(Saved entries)
■ ■ ■ ■

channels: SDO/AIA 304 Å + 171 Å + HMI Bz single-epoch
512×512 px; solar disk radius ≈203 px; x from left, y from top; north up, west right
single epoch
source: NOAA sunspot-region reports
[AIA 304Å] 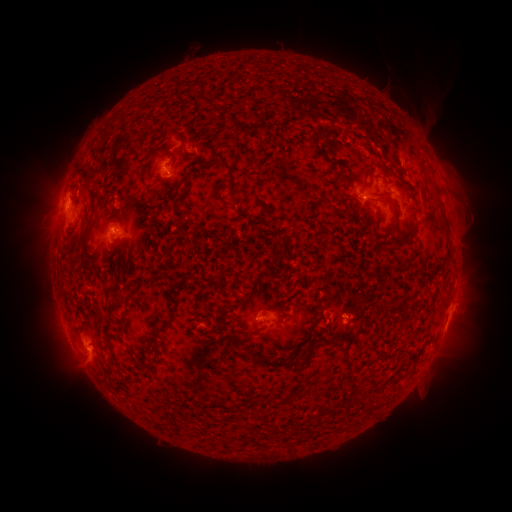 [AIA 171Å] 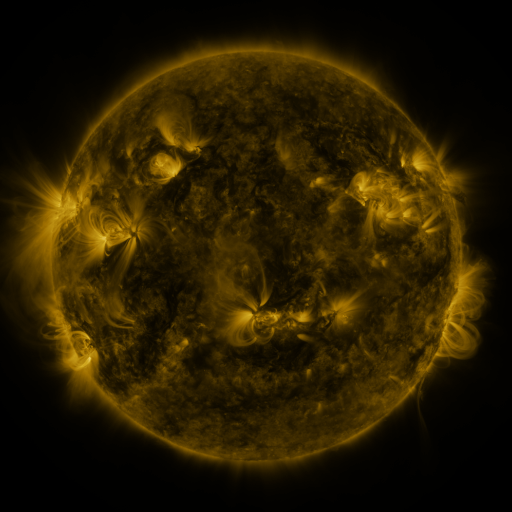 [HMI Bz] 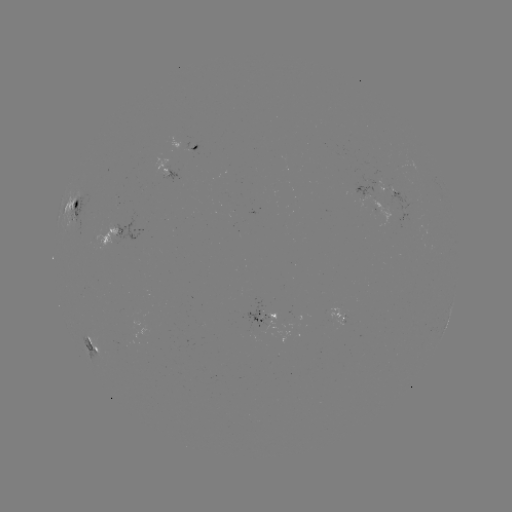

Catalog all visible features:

■ ■ ■ ■

Every line of the entries that includes "epoch" must be copied into the answer.

→ Response area:
channels: SDO/AIA 304 Å + 171 Å + HMI Bz single-epoch
single epoch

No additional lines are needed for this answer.